- _GIVEN EXERCISE_
From the line that holds "Which of the elements" to the last line of the data, copy everything exactly; leave out all the rest.

- _DATA RECORDS_
──────────

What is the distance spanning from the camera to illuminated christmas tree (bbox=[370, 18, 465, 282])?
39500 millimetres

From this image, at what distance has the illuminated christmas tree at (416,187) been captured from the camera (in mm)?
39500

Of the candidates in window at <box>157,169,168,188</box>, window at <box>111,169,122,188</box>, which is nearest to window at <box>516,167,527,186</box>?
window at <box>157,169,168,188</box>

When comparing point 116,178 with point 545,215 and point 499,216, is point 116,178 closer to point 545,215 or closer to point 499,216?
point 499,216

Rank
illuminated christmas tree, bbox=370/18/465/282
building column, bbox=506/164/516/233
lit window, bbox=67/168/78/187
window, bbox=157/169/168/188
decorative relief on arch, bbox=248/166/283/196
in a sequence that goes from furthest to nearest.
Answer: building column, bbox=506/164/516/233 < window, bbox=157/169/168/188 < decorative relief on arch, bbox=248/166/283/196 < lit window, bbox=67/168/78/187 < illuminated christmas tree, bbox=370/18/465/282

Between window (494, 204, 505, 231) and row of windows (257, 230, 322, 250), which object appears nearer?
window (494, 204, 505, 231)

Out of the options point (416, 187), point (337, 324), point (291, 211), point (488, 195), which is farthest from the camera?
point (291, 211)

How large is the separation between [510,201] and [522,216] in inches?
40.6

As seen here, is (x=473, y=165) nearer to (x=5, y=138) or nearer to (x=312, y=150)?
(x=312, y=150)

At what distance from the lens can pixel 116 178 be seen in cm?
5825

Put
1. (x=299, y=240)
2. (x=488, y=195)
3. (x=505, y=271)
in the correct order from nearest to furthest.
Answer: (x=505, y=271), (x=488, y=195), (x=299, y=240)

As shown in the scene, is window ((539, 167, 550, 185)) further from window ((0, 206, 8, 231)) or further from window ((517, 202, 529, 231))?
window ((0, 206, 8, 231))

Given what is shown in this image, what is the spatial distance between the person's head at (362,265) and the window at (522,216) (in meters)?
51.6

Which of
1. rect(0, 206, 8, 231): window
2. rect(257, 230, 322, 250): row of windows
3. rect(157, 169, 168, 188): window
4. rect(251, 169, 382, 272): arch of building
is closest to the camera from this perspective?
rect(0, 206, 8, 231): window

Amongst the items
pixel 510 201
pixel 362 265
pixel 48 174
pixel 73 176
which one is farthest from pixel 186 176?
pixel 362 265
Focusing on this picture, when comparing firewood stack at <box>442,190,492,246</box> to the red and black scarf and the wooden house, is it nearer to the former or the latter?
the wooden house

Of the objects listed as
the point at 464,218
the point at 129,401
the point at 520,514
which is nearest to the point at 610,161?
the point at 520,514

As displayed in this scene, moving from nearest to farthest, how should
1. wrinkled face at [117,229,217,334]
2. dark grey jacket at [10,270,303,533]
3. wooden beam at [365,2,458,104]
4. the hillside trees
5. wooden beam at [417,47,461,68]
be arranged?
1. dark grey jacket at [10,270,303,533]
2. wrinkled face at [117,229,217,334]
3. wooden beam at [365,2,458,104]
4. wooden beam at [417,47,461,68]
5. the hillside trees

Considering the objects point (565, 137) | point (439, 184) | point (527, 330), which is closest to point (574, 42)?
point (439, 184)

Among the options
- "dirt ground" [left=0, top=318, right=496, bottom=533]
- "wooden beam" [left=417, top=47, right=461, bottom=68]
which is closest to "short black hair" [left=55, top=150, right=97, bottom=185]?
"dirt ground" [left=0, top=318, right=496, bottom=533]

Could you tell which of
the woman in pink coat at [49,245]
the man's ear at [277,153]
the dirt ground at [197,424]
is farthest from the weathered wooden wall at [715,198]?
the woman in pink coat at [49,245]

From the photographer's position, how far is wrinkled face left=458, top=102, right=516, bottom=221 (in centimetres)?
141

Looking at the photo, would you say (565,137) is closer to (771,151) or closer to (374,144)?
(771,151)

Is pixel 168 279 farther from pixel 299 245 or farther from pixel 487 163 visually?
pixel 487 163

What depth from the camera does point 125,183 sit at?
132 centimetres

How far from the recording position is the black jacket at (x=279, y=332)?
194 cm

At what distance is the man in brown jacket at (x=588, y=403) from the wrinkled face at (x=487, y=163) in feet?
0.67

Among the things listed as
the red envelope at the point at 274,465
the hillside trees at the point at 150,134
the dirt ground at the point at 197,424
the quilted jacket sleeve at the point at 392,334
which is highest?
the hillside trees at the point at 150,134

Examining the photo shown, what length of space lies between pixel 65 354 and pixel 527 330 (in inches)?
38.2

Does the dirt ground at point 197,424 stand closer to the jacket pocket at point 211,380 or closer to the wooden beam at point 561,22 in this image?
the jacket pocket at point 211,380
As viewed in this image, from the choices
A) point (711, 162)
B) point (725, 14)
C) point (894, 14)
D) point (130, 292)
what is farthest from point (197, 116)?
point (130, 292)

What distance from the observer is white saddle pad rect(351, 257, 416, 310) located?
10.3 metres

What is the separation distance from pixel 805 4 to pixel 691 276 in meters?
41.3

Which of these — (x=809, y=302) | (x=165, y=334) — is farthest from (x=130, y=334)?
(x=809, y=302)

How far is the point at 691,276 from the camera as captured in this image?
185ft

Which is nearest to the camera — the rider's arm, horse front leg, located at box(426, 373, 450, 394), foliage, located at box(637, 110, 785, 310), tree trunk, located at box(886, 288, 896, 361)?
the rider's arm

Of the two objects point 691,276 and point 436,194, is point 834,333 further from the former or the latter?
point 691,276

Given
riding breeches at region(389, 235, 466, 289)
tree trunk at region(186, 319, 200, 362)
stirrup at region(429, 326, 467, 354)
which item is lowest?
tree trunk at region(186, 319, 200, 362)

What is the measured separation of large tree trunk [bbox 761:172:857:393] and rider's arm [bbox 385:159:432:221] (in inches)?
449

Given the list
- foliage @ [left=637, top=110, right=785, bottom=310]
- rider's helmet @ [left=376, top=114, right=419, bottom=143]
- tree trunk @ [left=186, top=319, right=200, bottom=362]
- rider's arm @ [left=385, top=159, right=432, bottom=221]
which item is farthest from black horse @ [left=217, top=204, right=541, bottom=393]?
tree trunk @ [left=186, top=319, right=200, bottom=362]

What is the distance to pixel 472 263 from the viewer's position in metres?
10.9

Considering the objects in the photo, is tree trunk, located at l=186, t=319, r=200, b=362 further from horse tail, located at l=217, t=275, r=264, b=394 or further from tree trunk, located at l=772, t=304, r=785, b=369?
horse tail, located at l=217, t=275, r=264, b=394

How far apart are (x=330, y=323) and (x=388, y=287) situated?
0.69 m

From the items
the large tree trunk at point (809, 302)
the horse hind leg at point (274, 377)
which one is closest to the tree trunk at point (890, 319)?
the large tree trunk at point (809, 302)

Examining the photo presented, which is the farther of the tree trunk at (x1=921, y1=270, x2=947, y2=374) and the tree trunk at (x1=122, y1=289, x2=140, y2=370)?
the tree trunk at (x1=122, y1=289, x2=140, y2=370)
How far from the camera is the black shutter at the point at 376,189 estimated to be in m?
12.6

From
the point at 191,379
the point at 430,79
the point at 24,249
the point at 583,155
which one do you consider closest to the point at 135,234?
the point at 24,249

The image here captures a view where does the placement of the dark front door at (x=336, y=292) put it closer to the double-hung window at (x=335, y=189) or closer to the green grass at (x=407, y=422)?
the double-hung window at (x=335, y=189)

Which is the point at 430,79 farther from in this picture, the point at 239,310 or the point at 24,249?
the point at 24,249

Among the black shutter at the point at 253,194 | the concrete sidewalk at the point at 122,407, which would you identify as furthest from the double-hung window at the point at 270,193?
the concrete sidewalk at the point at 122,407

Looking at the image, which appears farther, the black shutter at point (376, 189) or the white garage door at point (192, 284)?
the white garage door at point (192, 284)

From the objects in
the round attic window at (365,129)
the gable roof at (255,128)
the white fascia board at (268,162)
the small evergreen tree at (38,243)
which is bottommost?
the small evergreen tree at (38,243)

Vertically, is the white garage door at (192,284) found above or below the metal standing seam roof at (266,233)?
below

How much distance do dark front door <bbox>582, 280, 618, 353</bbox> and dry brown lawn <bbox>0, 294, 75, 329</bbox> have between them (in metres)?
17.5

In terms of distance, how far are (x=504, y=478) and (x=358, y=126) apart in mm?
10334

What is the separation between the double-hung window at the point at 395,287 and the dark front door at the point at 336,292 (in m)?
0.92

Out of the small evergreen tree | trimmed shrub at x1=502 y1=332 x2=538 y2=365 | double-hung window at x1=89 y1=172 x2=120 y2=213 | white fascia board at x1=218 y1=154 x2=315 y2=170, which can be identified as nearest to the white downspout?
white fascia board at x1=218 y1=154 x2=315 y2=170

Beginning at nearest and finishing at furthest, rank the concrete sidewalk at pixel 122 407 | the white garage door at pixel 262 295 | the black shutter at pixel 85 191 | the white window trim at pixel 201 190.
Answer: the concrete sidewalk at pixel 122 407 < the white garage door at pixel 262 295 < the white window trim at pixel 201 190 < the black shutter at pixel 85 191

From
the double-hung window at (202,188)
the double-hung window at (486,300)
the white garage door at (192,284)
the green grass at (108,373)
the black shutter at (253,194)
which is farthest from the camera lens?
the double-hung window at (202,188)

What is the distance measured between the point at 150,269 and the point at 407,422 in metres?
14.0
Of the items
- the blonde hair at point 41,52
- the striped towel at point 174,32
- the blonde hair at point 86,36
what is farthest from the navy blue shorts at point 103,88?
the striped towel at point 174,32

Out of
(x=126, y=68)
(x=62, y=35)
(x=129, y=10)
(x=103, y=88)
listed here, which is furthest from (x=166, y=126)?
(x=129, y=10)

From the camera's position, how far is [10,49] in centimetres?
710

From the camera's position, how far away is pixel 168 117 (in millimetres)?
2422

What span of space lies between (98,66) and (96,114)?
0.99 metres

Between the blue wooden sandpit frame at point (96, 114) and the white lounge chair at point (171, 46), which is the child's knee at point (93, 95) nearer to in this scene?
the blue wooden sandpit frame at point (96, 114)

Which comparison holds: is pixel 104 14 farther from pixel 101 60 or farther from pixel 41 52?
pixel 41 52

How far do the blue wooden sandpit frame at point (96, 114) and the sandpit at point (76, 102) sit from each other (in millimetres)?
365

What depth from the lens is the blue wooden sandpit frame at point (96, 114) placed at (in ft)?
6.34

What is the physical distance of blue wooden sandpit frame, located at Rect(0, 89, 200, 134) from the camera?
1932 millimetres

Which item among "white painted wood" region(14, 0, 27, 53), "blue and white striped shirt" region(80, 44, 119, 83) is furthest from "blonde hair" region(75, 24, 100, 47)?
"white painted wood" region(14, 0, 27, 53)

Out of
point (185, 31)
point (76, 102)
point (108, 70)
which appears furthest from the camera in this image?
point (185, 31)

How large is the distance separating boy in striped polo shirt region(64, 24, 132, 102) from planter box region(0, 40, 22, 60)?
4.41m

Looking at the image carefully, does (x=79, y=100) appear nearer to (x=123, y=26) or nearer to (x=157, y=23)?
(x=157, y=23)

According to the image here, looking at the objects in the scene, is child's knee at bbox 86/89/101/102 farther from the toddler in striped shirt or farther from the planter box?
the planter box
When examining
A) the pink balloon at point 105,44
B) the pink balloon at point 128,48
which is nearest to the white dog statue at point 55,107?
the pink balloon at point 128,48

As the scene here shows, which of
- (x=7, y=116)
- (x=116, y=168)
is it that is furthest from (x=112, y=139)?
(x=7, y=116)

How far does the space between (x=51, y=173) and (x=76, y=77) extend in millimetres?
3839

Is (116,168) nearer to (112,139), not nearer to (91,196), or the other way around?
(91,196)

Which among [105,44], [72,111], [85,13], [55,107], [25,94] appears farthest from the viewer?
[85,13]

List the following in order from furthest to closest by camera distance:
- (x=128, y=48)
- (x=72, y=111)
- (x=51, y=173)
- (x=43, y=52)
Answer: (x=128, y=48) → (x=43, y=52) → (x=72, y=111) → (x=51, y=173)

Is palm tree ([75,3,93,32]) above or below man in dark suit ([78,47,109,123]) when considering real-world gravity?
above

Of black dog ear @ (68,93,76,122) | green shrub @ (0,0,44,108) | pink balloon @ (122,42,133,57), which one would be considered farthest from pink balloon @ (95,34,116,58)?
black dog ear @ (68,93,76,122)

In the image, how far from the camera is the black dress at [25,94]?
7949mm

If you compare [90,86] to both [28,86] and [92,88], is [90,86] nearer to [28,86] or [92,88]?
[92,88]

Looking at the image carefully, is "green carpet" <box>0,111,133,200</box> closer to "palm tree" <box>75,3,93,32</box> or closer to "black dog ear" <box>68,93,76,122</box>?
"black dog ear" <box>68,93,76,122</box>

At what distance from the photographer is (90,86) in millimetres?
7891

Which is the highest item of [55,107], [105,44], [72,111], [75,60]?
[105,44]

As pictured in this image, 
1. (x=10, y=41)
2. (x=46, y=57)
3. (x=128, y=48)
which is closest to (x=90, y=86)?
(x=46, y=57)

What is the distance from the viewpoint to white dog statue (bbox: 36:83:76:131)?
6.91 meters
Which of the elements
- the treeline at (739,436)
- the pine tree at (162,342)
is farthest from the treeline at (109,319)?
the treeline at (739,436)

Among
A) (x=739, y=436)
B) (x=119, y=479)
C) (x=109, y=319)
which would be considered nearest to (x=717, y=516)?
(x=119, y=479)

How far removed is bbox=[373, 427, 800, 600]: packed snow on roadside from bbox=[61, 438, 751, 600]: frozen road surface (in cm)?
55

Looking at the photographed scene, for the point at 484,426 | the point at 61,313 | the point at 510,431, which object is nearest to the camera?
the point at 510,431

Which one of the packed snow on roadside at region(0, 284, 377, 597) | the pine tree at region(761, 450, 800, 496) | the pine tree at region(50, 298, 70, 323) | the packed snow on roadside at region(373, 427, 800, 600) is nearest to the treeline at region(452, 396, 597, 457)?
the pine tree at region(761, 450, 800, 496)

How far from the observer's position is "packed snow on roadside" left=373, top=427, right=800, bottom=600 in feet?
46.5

──────────

- _RESULT OF THE EXERCISE_
Which of the elements
- the treeline at (739,436)
- the pine tree at (162,342)
is farthest from the treeline at (109,319)?
the treeline at (739,436)

Among
A) (x=739, y=436)
B) (x=119, y=479)
C) (x=109, y=319)
which would be considered nearest to (x=717, y=516)?
(x=119, y=479)

How far removed is bbox=[373, 427, 800, 600]: packed snow on roadside from bbox=[61, 438, 751, 600]: frozen road surface (in cm)?
55

Looking at the photographed scene, for the point at 484,426 | the point at 61,313 | the point at 510,431, which object is nearest to the camera?
the point at 510,431

Which one of the packed snow on roadside at region(0, 284, 377, 597) | the pine tree at region(761, 450, 800, 496) | the pine tree at region(50, 298, 70, 323) | the packed snow on roadside at region(373, 427, 800, 600) is nearest to the treeline at region(452, 396, 597, 457)?
the pine tree at region(761, 450, 800, 496)

How far from the observer's position is "packed snow on roadside" left=373, top=427, right=800, bottom=600 in feet?
46.5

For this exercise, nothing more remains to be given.